Libertad Quijotesca
Irene Gálvez
Tormentas y tormentos
Los sótanos y desvanes abandonados son cápsulas del tiempo, envueltas en polvo y misterio. No son simplemente espacios olvidados; testigos mudos de épocas pasadas, de vidas que se deslizan entre las sombras. Bastan unos pasos en la penumbra para que ese olor a humedad y madera vieja nos envuelva, transportándonos a recuerdos difusos, que emergen como espectros en el silencio. Ahí, en cada rincón oscuro, habitan memorias atrapadas, fragmentos de historias que aún esperan ser contadas.
En esos lugares, la curiosidad siempre se mezcla con un ligero temor. Las escaleras, empinadas y crujientes, llevan a sitios donde la luz parece temer entrar. Allí, se amontonan viejas cajas de cartón, cofres cerrados con candados oxidados, y muebles cubiertos con sábanas blancas, como fantasmas de tiempos mejores. Cada objeto, por insignificante que parezca, encierra secretos: cartas amarillentas, fotografías de desconocidos y herramientas olvidadas que ahora son piezas de un rompecabezas sin solución.
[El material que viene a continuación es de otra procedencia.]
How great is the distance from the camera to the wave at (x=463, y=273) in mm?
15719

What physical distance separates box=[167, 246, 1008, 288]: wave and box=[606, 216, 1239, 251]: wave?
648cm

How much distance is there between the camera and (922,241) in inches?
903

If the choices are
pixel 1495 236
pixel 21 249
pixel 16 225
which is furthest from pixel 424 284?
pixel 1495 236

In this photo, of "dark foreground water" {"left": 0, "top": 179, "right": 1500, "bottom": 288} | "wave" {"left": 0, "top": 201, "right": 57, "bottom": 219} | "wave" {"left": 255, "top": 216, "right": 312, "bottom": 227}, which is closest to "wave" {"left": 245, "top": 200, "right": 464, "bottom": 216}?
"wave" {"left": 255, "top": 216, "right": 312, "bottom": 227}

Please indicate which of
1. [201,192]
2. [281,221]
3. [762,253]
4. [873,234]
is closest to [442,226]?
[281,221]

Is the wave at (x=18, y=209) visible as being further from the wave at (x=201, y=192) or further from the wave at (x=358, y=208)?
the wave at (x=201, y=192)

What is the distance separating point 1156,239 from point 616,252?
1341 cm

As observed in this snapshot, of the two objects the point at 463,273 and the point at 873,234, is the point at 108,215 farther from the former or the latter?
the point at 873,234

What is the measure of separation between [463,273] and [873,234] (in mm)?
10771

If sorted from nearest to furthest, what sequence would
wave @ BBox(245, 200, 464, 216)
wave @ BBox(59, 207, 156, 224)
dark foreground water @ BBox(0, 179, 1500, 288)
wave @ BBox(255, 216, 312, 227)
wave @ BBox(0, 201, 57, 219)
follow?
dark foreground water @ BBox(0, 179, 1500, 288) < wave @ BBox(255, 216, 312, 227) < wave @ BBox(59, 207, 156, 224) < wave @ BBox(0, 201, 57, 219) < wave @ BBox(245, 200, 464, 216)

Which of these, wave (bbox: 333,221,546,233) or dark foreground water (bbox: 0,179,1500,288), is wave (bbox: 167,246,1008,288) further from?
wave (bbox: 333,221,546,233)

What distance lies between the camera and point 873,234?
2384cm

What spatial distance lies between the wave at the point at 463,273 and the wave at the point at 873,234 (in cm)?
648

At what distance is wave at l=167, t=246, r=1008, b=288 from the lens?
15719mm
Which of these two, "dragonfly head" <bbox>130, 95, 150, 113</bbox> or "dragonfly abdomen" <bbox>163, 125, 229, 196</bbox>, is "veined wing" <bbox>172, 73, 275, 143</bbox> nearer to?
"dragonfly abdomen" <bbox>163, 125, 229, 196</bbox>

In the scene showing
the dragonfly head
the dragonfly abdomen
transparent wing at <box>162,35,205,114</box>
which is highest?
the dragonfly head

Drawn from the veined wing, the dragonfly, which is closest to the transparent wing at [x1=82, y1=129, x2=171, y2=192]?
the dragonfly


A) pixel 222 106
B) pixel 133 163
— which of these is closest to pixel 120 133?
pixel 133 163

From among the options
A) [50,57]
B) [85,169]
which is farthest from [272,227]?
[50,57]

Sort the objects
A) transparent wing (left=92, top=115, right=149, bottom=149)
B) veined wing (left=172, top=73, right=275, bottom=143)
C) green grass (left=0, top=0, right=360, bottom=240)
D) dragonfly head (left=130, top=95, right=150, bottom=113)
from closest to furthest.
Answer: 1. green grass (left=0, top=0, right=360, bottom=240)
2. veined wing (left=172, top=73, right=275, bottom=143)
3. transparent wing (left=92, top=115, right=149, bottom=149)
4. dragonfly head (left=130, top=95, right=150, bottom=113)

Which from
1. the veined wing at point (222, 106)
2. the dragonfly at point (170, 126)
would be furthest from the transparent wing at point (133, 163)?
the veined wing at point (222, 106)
Son espacios que alguna vez tuvieron un propósito; en el sótano se almacenaban las provisiones, en el desván se guardaban las reliquias familiares. Pero, con el tiempo, se transformaron en lugares de sombra y olvido relegados a la soledad. Y sin embargo, hay una especie de ritual al recorrerlos. Abrir un arcón olvidado, descubrir un juguete roto, hojear un cuaderno de anotaciones. En esos momentos, uno se convierte en explorador de una arqueología doméstica, desenterrando fragmentos de vidas anteriores, cual reliquias de un pasado que se resiste a desaparecer.
Observar el contenido de un desván abandonado es también asomarse a una historia familiar detenida. Allí, las huellas de quienes lo ocuparon permanecen: las marcas en el suelo de antiguos baúles que alguna vez guardaron sueños, viejos periódicos que sirvieron de envoltorio, ropa olvidada… vestigios de épocas de modas lejanas. El silencio en estos lugares es distinto, profundo y denso, solo perturbado por el ocasional crujido de la madera o el viento que se cuela por una ventana rota.
Y al final, uno se da cuenta de que estos lugares abandonados guardan no solo objetos, sino también los secretos, miedos y esperanzas que fueron dejando sus habitantes. Son monumentos humildes, casi invisibles, de la memoria, lugares donde el tiempo se ha detenido, y que, como nuestros recuerdos más lejanos, van desmoronándose poco a poco, hasta que un día, tal vez, se conviertan en polvo.